Exercise brief: Write the next part of the datadiligence quickstart guide, picking up right after its last line.

Quickstart¶

No fluff or frills, let’s get started.

Installation¶

Easiest way to install is to use pip:

pip install datadiligence

You could also install from Github if you really want to:

pip install git+https://github.com/Spawning-Inc/datadiligence.git

How it Works¶

This package works by providing a set of Rules, which are organized into a set of Evaluators. A Rule is logic for checking an incoming argument (e.g. a URL, HTTP headers, image metadata, etc) to see if the content is allowed. An Evaluator is composed of a set of Rules, and is responsible for coordinating the evaluation of the parameters against the Rules.

You can imagine an Evaluator as a collection of Rules. Arguments are passed through the pipeline, and Rules listen for keyword arguments to check how to evaluate the inputs.

For example, you can have an Evaluator with one Rule that checks HTTP headers, and another Rule that checks for metadata in an image. The Evaluator can pass the HTTP Response object down to the rules, and the Rules can check the headers and body as needed.

Keyword Arguments¶

Due to the above, all arguments should be passed by name to make sure the Rules evaluate them properly:

>>> import datadiligence as dd
>>> url = 'https://www.google.com'

# do this
>>> dd.is_allowed(url=url)
False

# don't do this
>>> dd.is_allowed(url)
True

Check URLs in Bulk¶

Most ML pipelines will run through a large list of URLs. We can use the Spawning API to check these URLs in bulk.

The first thing we need to do is load the package:

import datadiligence as dd

This will also instantiate some default Evaluators for you to use. We can pass a list of urls to the package directly to use one of these defaults:

>>> urls = ['https://www.google.com', 'https://www.yahoo.com', 'https://www.bing.com']
>>> approved_urls = dd.filter_allowed(urls=urls)
>>> approved_urls
['https://www.google.com']

The response is a list of the URLs that are allowed. Additionally, you can use is_allowed to return a list of boolean responses:

>>> urls = ['https://www.google.com', 'https://www.yahoo.com', 'https://www.bing.com']
>>> approved_urls = dd.is_allowed(urls=urls)
>>> approved_urls
[True, False, False]

In both cases, only Google is allowed.

If you’re using pyarrow or pandas, you must first convert the urls to a python list:

>>> # pyarrow example
>>> import pyarrow as pa
>>> urls = pa.array(['https://www.google.com', 'https://www.yahoo.com', 'https://www.bing.com'])
>>> approved_urls = dd.is_allowed(urls=urls.to_pylist())
>>> approved_urls
[True]

>>> # pandas example
>>> import pandas as pd
>>> urls = pd.Series(['https://www.google.com', 'https://www.yahoo.com', 'https://www.bing.com'])

Data shown:
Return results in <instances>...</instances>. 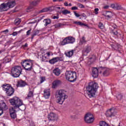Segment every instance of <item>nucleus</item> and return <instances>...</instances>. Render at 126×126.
Wrapping results in <instances>:
<instances>
[{"instance_id":"obj_1","label":"nucleus","mask_w":126,"mask_h":126,"mask_svg":"<svg viewBox=\"0 0 126 126\" xmlns=\"http://www.w3.org/2000/svg\"><path fill=\"white\" fill-rule=\"evenodd\" d=\"M98 87H99L98 84L94 82H91L89 83L88 86L86 87V91L90 98L95 97Z\"/></svg>"},{"instance_id":"obj_2","label":"nucleus","mask_w":126,"mask_h":126,"mask_svg":"<svg viewBox=\"0 0 126 126\" xmlns=\"http://www.w3.org/2000/svg\"><path fill=\"white\" fill-rule=\"evenodd\" d=\"M9 102L12 106H14L15 109H19L21 111H24L26 109V106L23 104L22 100L17 97H14L9 99Z\"/></svg>"},{"instance_id":"obj_3","label":"nucleus","mask_w":126,"mask_h":126,"mask_svg":"<svg viewBox=\"0 0 126 126\" xmlns=\"http://www.w3.org/2000/svg\"><path fill=\"white\" fill-rule=\"evenodd\" d=\"M66 92L63 90H60L57 91V94L56 95V97L57 99V102L60 105H63L64 100L67 99V95L65 94Z\"/></svg>"},{"instance_id":"obj_4","label":"nucleus","mask_w":126,"mask_h":126,"mask_svg":"<svg viewBox=\"0 0 126 126\" xmlns=\"http://www.w3.org/2000/svg\"><path fill=\"white\" fill-rule=\"evenodd\" d=\"M21 64L27 71H31L33 69V60H24L23 62H21Z\"/></svg>"},{"instance_id":"obj_5","label":"nucleus","mask_w":126,"mask_h":126,"mask_svg":"<svg viewBox=\"0 0 126 126\" xmlns=\"http://www.w3.org/2000/svg\"><path fill=\"white\" fill-rule=\"evenodd\" d=\"M15 4V1H10L6 3H3L0 6V12L7 11V10L9 9V8L14 7Z\"/></svg>"},{"instance_id":"obj_6","label":"nucleus","mask_w":126,"mask_h":126,"mask_svg":"<svg viewBox=\"0 0 126 126\" xmlns=\"http://www.w3.org/2000/svg\"><path fill=\"white\" fill-rule=\"evenodd\" d=\"M2 90L4 91L7 96H12L14 93V89L11 87V85L7 84H4L1 86Z\"/></svg>"},{"instance_id":"obj_7","label":"nucleus","mask_w":126,"mask_h":126,"mask_svg":"<svg viewBox=\"0 0 126 126\" xmlns=\"http://www.w3.org/2000/svg\"><path fill=\"white\" fill-rule=\"evenodd\" d=\"M22 72V68L21 66L17 65L13 67L11 69V73L13 77H19Z\"/></svg>"},{"instance_id":"obj_8","label":"nucleus","mask_w":126,"mask_h":126,"mask_svg":"<svg viewBox=\"0 0 126 126\" xmlns=\"http://www.w3.org/2000/svg\"><path fill=\"white\" fill-rule=\"evenodd\" d=\"M66 79L70 82H74L76 80V72L68 71L65 73Z\"/></svg>"},{"instance_id":"obj_9","label":"nucleus","mask_w":126,"mask_h":126,"mask_svg":"<svg viewBox=\"0 0 126 126\" xmlns=\"http://www.w3.org/2000/svg\"><path fill=\"white\" fill-rule=\"evenodd\" d=\"M85 122L87 124H93L95 119H94V116L93 114L91 113H87L85 116Z\"/></svg>"},{"instance_id":"obj_10","label":"nucleus","mask_w":126,"mask_h":126,"mask_svg":"<svg viewBox=\"0 0 126 126\" xmlns=\"http://www.w3.org/2000/svg\"><path fill=\"white\" fill-rule=\"evenodd\" d=\"M74 42H75V38L74 37L68 36L63 40L62 44L64 45H66V44H73Z\"/></svg>"},{"instance_id":"obj_11","label":"nucleus","mask_w":126,"mask_h":126,"mask_svg":"<svg viewBox=\"0 0 126 126\" xmlns=\"http://www.w3.org/2000/svg\"><path fill=\"white\" fill-rule=\"evenodd\" d=\"M16 108H14V106L9 108L10 116L12 119H16Z\"/></svg>"},{"instance_id":"obj_12","label":"nucleus","mask_w":126,"mask_h":126,"mask_svg":"<svg viewBox=\"0 0 126 126\" xmlns=\"http://www.w3.org/2000/svg\"><path fill=\"white\" fill-rule=\"evenodd\" d=\"M99 70H100L99 73H102L103 76H108L109 74H110V72L109 71V69L107 68L100 67L98 68Z\"/></svg>"},{"instance_id":"obj_13","label":"nucleus","mask_w":126,"mask_h":126,"mask_svg":"<svg viewBox=\"0 0 126 126\" xmlns=\"http://www.w3.org/2000/svg\"><path fill=\"white\" fill-rule=\"evenodd\" d=\"M47 118L49 121H52L53 122L58 121V115H57V114L54 112H51L49 114H48Z\"/></svg>"},{"instance_id":"obj_14","label":"nucleus","mask_w":126,"mask_h":126,"mask_svg":"<svg viewBox=\"0 0 126 126\" xmlns=\"http://www.w3.org/2000/svg\"><path fill=\"white\" fill-rule=\"evenodd\" d=\"M105 115L108 118H112L116 116V111L114 109L111 108L106 111Z\"/></svg>"},{"instance_id":"obj_15","label":"nucleus","mask_w":126,"mask_h":126,"mask_svg":"<svg viewBox=\"0 0 126 126\" xmlns=\"http://www.w3.org/2000/svg\"><path fill=\"white\" fill-rule=\"evenodd\" d=\"M7 109H8V108L4 102H2V103H0V116L3 114V111H5L7 110Z\"/></svg>"},{"instance_id":"obj_16","label":"nucleus","mask_w":126,"mask_h":126,"mask_svg":"<svg viewBox=\"0 0 126 126\" xmlns=\"http://www.w3.org/2000/svg\"><path fill=\"white\" fill-rule=\"evenodd\" d=\"M111 47L113 50H115V51H118L120 54H123V50L122 49V47L120 45H118L117 44H111Z\"/></svg>"},{"instance_id":"obj_17","label":"nucleus","mask_w":126,"mask_h":126,"mask_svg":"<svg viewBox=\"0 0 126 126\" xmlns=\"http://www.w3.org/2000/svg\"><path fill=\"white\" fill-rule=\"evenodd\" d=\"M91 51V46L87 45L83 50V55L86 56Z\"/></svg>"},{"instance_id":"obj_18","label":"nucleus","mask_w":126,"mask_h":126,"mask_svg":"<svg viewBox=\"0 0 126 126\" xmlns=\"http://www.w3.org/2000/svg\"><path fill=\"white\" fill-rule=\"evenodd\" d=\"M99 75V69L94 67L93 68L92 76L94 78H96Z\"/></svg>"},{"instance_id":"obj_19","label":"nucleus","mask_w":126,"mask_h":126,"mask_svg":"<svg viewBox=\"0 0 126 126\" xmlns=\"http://www.w3.org/2000/svg\"><path fill=\"white\" fill-rule=\"evenodd\" d=\"M26 85H28V84L25 81L20 80L17 82V87H25Z\"/></svg>"},{"instance_id":"obj_20","label":"nucleus","mask_w":126,"mask_h":126,"mask_svg":"<svg viewBox=\"0 0 126 126\" xmlns=\"http://www.w3.org/2000/svg\"><path fill=\"white\" fill-rule=\"evenodd\" d=\"M62 84V81L60 80H57L53 82L52 84V88H57L58 86H59V85H61Z\"/></svg>"},{"instance_id":"obj_21","label":"nucleus","mask_w":126,"mask_h":126,"mask_svg":"<svg viewBox=\"0 0 126 126\" xmlns=\"http://www.w3.org/2000/svg\"><path fill=\"white\" fill-rule=\"evenodd\" d=\"M43 96L45 99H49L51 96V92L50 89L44 90Z\"/></svg>"},{"instance_id":"obj_22","label":"nucleus","mask_w":126,"mask_h":126,"mask_svg":"<svg viewBox=\"0 0 126 126\" xmlns=\"http://www.w3.org/2000/svg\"><path fill=\"white\" fill-rule=\"evenodd\" d=\"M75 50H71L69 51H66L64 52V55L68 58H71L73 56V53L75 52Z\"/></svg>"},{"instance_id":"obj_23","label":"nucleus","mask_w":126,"mask_h":126,"mask_svg":"<svg viewBox=\"0 0 126 126\" xmlns=\"http://www.w3.org/2000/svg\"><path fill=\"white\" fill-rule=\"evenodd\" d=\"M111 7L116 10H121V9H122V6L119 5L118 3L112 4L111 5Z\"/></svg>"},{"instance_id":"obj_24","label":"nucleus","mask_w":126,"mask_h":126,"mask_svg":"<svg viewBox=\"0 0 126 126\" xmlns=\"http://www.w3.org/2000/svg\"><path fill=\"white\" fill-rule=\"evenodd\" d=\"M53 73L57 76H59L61 74V70L58 68H56L53 70Z\"/></svg>"},{"instance_id":"obj_25","label":"nucleus","mask_w":126,"mask_h":126,"mask_svg":"<svg viewBox=\"0 0 126 126\" xmlns=\"http://www.w3.org/2000/svg\"><path fill=\"white\" fill-rule=\"evenodd\" d=\"M49 63L51 64H55L56 63H58V58L57 57L53 58L49 60Z\"/></svg>"},{"instance_id":"obj_26","label":"nucleus","mask_w":126,"mask_h":126,"mask_svg":"<svg viewBox=\"0 0 126 126\" xmlns=\"http://www.w3.org/2000/svg\"><path fill=\"white\" fill-rule=\"evenodd\" d=\"M73 23L74 24H76L77 25H79L80 26H86V27H88V25L85 24L81 22L74 21Z\"/></svg>"},{"instance_id":"obj_27","label":"nucleus","mask_w":126,"mask_h":126,"mask_svg":"<svg viewBox=\"0 0 126 126\" xmlns=\"http://www.w3.org/2000/svg\"><path fill=\"white\" fill-rule=\"evenodd\" d=\"M103 15L105 17H108V18H112V12L110 11H106Z\"/></svg>"},{"instance_id":"obj_28","label":"nucleus","mask_w":126,"mask_h":126,"mask_svg":"<svg viewBox=\"0 0 126 126\" xmlns=\"http://www.w3.org/2000/svg\"><path fill=\"white\" fill-rule=\"evenodd\" d=\"M51 10V7L48 8H43V9L39 11L38 13H42L43 12H48V11H50Z\"/></svg>"},{"instance_id":"obj_29","label":"nucleus","mask_w":126,"mask_h":126,"mask_svg":"<svg viewBox=\"0 0 126 126\" xmlns=\"http://www.w3.org/2000/svg\"><path fill=\"white\" fill-rule=\"evenodd\" d=\"M43 22H44L45 24H44V26L46 27V26H48L49 24H51V21L50 19H45L43 20Z\"/></svg>"},{"instance_id":"obj_30","label":"nucleus","mask_w":126,"mask_h":126,"mask_svg":"<svg viewBox=\"0 0 126 126\" xmlns=\"http://www.w3.org/2000/svg\"><path fill=\"white\" fill-rule=\"evenodd\" d=\"M95 61H96V56L95 55H93L89 59V62H90L91 63H94Z\"/></svg>"},{"instance_id":"obj_31","label":"nucleus","mask_w":126,"mask_h":126,"mask_svg":"<svg viewBox=\"0 0 126 126\" xmlns=\"http://www.w3.org/2000/svg\"><path fill=\"white\" fill-rule=\"evenodd\" d=\"M87 41L85 40V37L83 36L82 39L80 40V45H83V44H86Z\"/></svg>"},{"instance_id":"obj_32","label":"nucleus","mask_w":126,"mask_h":126,"mask_svg":"<svg viewBox=\"0 0 126 126\" xmlns=\"http://www.w3.org/2000/svg\"><path fill=\"white\" fill-rule=\"evenodd\" d=\"M99 126H110L109 124L106 123L104 121H101L99 122Z\"/></svg>"},{"instance_id":"obj_33","label":"nucleus","mask_w":126,"mask_h":126,"mask_svg":"<svg viewBox=\"0 0 126 126\" xmlns=\"http://www.w3.org/2000/svg\"><path fill=\"white\" fill-rule=\"evenodd\" d=\"M55 28H59L60 27H63V26H64V24L59 23L58 24H56L54 25Z\"/></svg>"},{"instance_id":"obj_34","label":"nucleus","mask_w":126,"mask_h":126,"mask_svg":"<svg viewBox=\"0 0 126 126\" xmlns=\"http://www.w3.org/2000/svg\"><path fill=\"white\" fill-rule=\"evenodd\" d=\"M31 97H33V92L30 91L28 96L26 97V99H29V98H31Z\"/></svg>"},{"instance_id":"obj_35","label":"nucleus","mask_w":126,"mask_h":126,"mask_svg":"<svg viewBox=\"0 0 126 126\" xmlns=\"http://www.w3.org/2000/svg\"><path fill=\"white\" fill-rule=\"evenodd\" d=\"M20 22H21L20 19H16L14 21L15 25H19V24H20Z\"/></svg>"},{"instance_id":"obj_36","label":"nucleus","mask_w":126,"mask_h":126,"mask_svg":"<svg viewBox=\"0 0 126 126\" xmlns=\"http://www.w3.org/2000/svg\"><path fill=\"white\" fill-rule=\"evenodd\" d=\"M62 13L64 15H66V14H69V13H70V12L68 10L65 9L62 11Z\"/></svg>"},{"instance_id":"obj_37","label":"nucleus","mask_w":126,"mask_h":126,"mask_svg":"<svg viewBox=\"0 0 126 126\" xmlns=\"http://www.w3.org/2000/svg\"><path fill=\"white\" fill-rule=\"evenodd\" d=\"M40 0H37L33 1L32 2V5H36V4H38V3H39V2H40Z\"/></svg>"},{"instance_id":"obj_38","label":"nucleus","mask_w":126,"mask_h":126,"mask_svg":"<svg viewBox=\"0 0 126 126\" xmlns=\"http://www.w3.org/2000/svg\"><path fill=\"white\" fill-rule=\"evenodd\" d=\"M40 83H43L44 81H46V77H43V76L40 77Z\"/></svg>"},{"instance_id":"obj_39","label":"nucleus","mask_w":126,"mask_h":126,"mask_svg":"<svg viewBox=\"0 0 126 126\" xmlns=\"http://www.w3.org/2000/svg\"><path fill=\"white\" fill-rule=\"evenodd\" d=\"M33 10V6H30L28 7L27 11V12H30V11H32Z\"/></svg>"},{"instance_id":"obj_40","label":"nucleus","mask_w":126,"mask_h":126,"mask_svg":"<svg viewBox=\"0 0 126 126\" xmlns=\"http://www.w3.org/2000/svg\"><path fill=\"white\" fill-rule=\"evenodd\" d=\"M57 62H63V56L59 57H57Z\"/></svg>"},{"instance_id":"obj_41","label":"nucleus","mask_w":126,"mask_h":126,"mask_svg":"<svg viewBox=\"0 0 126 126\" xmlns=\"http://www.w3.org/2000/svg\"><path fill=\"white\" fill-rule=\"evenodd\" d=\"M54 10H56V11H59L61 9V7H59L58 6H55L54 7Z\"/></svg>"},{"instance_id":"obj_42","label":"nucleus","mask_w":126,"mask_h":126,"mask_svg":"<svg viewBox=\"0 0 126 126\" xmlns=\"http://www.w3.org/2000/svg\"><path fill=\"white\" fill-rule=\"evenodd\" d=\"M98 27L100 29H104V25H103V23H99L98 24Z\"/></svg>"},{"instance_id":"obj_43","label":"nucleus","mask_w":126,"mask_h":126,"mask_svg":"<svg viewBox=\"0 0 126 126\" xmlns=\"http://www.w3.org/2000/svg\"><path fill=\"white\" fill-rule=\"evenodd\" d=\"M29 122L30 123V126H35V124H34V122L32 120H29Z\"/></svg>"},{"instance_id":"obj_44","label":"nucleus","mask_w":126,"mask_h":126,"mask_svg":"<svg viewBox=\"0 0 126 126\" xmlns=\"http://www.w3.org/2000/svg\"><path fill=\"white\" fill-rule=\"evenodd\" d=\"M77 6L80 7V8H84L85 7L84 5L81 3H78Z\"/></svg>"},{"instance_id":"obj_45","label":"nucleus","mask_w":126,"mask_h":126,"mask_svg":"<svg viewBox=\"0 0 126 126\" xmlns=\"http://www.w3.org/2000/svg\"><path fill=\"white\" fill-rule=\"evenodd\" d=\"M117 98L118 100H121L123 98V95L121 94H118V96H117Z\"/></svg>"},{"instance_id":"obj_46","label":"nucleus","mask_w":126,"mask_h":126,"mask_svg":"<svg viewBox=\"0 0 126 126\" xmlns=\"http://www.w3.org/2000/svg\"><path fill=\"white\" fill-rule=\"evenodd\" d=\"M112 33L114 34V35H118V34H119V32L117 31L113 30L112 31Z\"/></svg>"},{"instance_id":"obj_47","label":"nucleus","mask_w":126,"mask_h":126,"mask_svg":"<svg viewBox=\"0 0 126 126\" xmlns=\"http://www.w3.org/2000/svg\"><path fill=\"white\" fill-rule=\"evenodd\" d=\"M74 13L75 16H76L77 17H80V16H81V15L76 13V12H75V11L74 12Z\"/></svg>"},{"instance_id":"obj_48","label":"nucleus","mask_w":126,"mask_h":126,"mask_svg":"<svg viewBox=\"0 0 126 126\" xmlns=\"http://www.w3.org/2000/svg\"><path fill=\"white\" fill-rule=\"evenodd\" d=\"M98 11H99V9L98 8H96L94 9V13L95 14H98Z\"/></svg>"},{"instance_id":"obj_49","label":"nucleus","mask_w":126,"mask_h":126,"mask_svg":"<svg viewBox=\"0 0 126 126\" xmlns=\"http://www.w3.org/2000/svg\"><path fill=\"white\" fill-rule=\"evenodd\" d=\"M9 31L8 29L4 30V31H2V32H1V33H5V34H6L7 33H8Z\"/></svg>"},{"instance_id":"obj_50","label":"nucleus","mask_w":126,"mask_h":126,"mask_svg":"<svg viewBox=\"0 0 126 126\" xmlns=\"http://www.w3.org/2000/svg\"><path fill=\"white\" fill-rule=\"evenodd\" d=\"M77 9H78V8L76 6H73L71 7L72 10H77Z\"/></svg>"},{"instance_id":"obj_51","label":"nucleus","mask_w":126,"mask_h":126,"mask_svg":"<svg viewBox=\"0 0 126 126\" xmlns=\"http://www.w3.org/2000/svg\"><path fill=\"white\" fill-rule=\"evenodd\" d=\"M31 29H30V30H29L27 32V36H29V35L31 34Z\"/></svg>"},{"instance_id":"obj_52","label":"nucleus","mask_w":126,"mask_h":126,"mask_svg":"<svg viewBox=\"0 0 126 126\" xmlns=\"http://www.w3.org/2000/svg\"><path fill=\"white\" fill-rule=\"evenodd\" d=\"M17 32H14L12 33V36H17Z\"/></svg>"},{"instance_id":"obj_53","label":"nucleus","mask_w":126,"mask_h":126,"mask_svg":"<svg viewBox=\"0 0 126 126\" xmlns=\"http://www.w3.org/2000/svg\"><path fill=\"white\" fill-rule=\"evenodd\" d=\"M53 19H59V16H54L53 17Z\"/></svg>"},{"instance_id":"obj_54","label":"nucleus","mask_w":126,"mask_h":126,"mask_svg":"<svg viewBox=\"0 0 126 126\" xmlns=\"http://www.w3.org/2000/svg\"><path fill=\"white\" fill-rule=\"evenodd\" d=\"M28 47V44L26 43L25 45H22L23 48H27Z\"/></svg>"},{"instance_id":"obj_55","label":"nucleus","mask_w":126,"mask_h":126,"mask_svg":"<svg viewBox=\"0 0 126 126\" xmlns=\"http://www.w3.org/2000/svg\"><path fill=\"white\" fill-rule=\"evenodd\" d=\"M78 1H80V2H86V0H78Z\"/></svg>"},{"instance_id":"obj_56","label":"nucleus","mask_w":126,"mask_h":126,"mask_svg":"<svg viewBox=\"0 0 126 126\" xmlns=\"http://www.w3.org/2000/svg\"><path fill=\"white\" fill-rule=\"evenodd\" d=\"M81 16H82L83 17H85V18H86L87 17V16L86 15H85V14L84 13H83L81 15Z\"/></svg>"},{"instance_id":"obj_57","label":"nucleus","mask_w":126,"mask_h":126,"mask_svg":"<svg viewBox=\"0 0 126 126\" xmlns=\"http://www.w3.org/2000/svg\"><path fill=\"white\" fill-rule=\"evenodd\" d=\"M64 5L65 6H68V3H67V2H65L64 3Z\"/></svg>"},{"instance_id":"obj_58","label":"nucleus","mask_w":126,"mask_h":126,"mask_svg":"<svg viewBox=\"0 0 126 126\" xmlns=\"http://www.w3.org/2000/svg\"><path fill=\"white\" fill-rule=\"evenodd\" d=\"M103 8H104V9H107V8H109V6L108 5H106Z\"/></svg>"},{"instance_id":"obj_59","label":"nucleus","mask_w":126,"mask_h":126,"mask_svg":"<svg viewBox=\"0 0 126 126\" xmlns=\"http://www.w3.org/2000/svg\"><path fill=\"white\" fill-rule=\"evenodd\" d=\"M35 33L36 34H39V31H38V30L35 31Z\"/></svg>"},{"instance_id":"obj_60","label":"nucleus","mask_w":126,"mask_h":126,"mask_svg":"<svg viewBox=\"0 0 126 126\" xmlns=\"http://www.w3.org/2000/svg\"><path fill=\"white\" fill-rule=\"evenodd\" d=\"M47 57H50V56H51V54H50V52H47Z\"/></svg>"},{"instance_id":"obj_61","label":"nucleus","mask_w":126,"mask_h":126,"mask_svg":"<svg viewBox=\"0 0 126 126\" xmlns=\"http://www.w3.org/2000/svg\"><path fill=\"white\" fill-rule=\"evenodd\" d=\"M68 6H72V4H71V3H69L68 4Z\"/></svg>"},{"instance_id":"obj_62","label":"nucleus","mask_w":126,"mask_h":126,"mask_svg":"<svg viewBox=\"0 0 126 126\" xmlns=\"http://www.w3.org/2000/svg\"><path fill=\"white\" fill-rule=\"evenodd\" d=\"M21 31H22V30L18 31V32H17V34H19V33H21Z\"/></svg>"},{"instance_id":"obj_63","label":"nucleus","mask_w":126,"mask_h":126,"mask_svg":"<svg viewBox=\"0 0 126 126\" xmlns=\"http://www.w3.org/2000/svg\"><path fill=\"white\" fill-rule=\"evenodd\" d=\"M54 2H56V1H59V0H53Z\"/></svg>"},{"instance_id":"obj_64","label":"nucleus","mask_w":126,"mask_h":126,"mask_svg":"<svg viewBox=\"0 0 126 126\" xmlns=\"http://www.w3.org/2000/svg\"><path fill=\"white\" fill-rule=\"evenodd\" d=\"M36 35H37L36 34V33L35 32H34V33H33V34H32V36H36Z\"/></svg>"}]
</instances>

Output of the task:
>>> approved_urls = dd.is_allowed(urls=urls.to_list())
>>> approved_urls
[True]

Some rules require additional information or dependencies, such as API Keys in the case of Spawning (see below). If the required dependencies are not met, the related rule will NOT evaluate, and the response will be the same as if the rule was not included.

For example, if the Spawning API Key is not set in your environment variables:

>>> urls = ['https://www.google.com', 'https://www.yahoo.com', 'https://www.bing.com']
>>> approved_urls = dd.filter_allowed(urls=urls)
Spawning API key not found. Please set your API key to the environment variable SPAWNING_API_KEY
>>> approved_urls
['https://www.google.com', 'https://www.yahoo.com', 'https://www.bing.com']

Spawning API Key¶

The only “bulk” rule currently available is the Spawning API. In order to use the Spawning API, you must have a valid API key. See our API page for more information.

Once you have a valid API key, you must set it in your env before importing datadiligence:

$ export SPAWNING_API_KEY=<your_api_key_here>
$ python
>>> import datadiligence as dd

Check a single URL¶

Sometimes, checking the image at a single URL may be all you need:

>>> url = 'https://www.google.com'
>>> dd.is_allowed(url=url)
True

This evaluator currently uses the Spawning API Rule, and the X-Robots-Tag Rule. If you’re checking many URLs, it’s probably best to use the Bulk rules instead.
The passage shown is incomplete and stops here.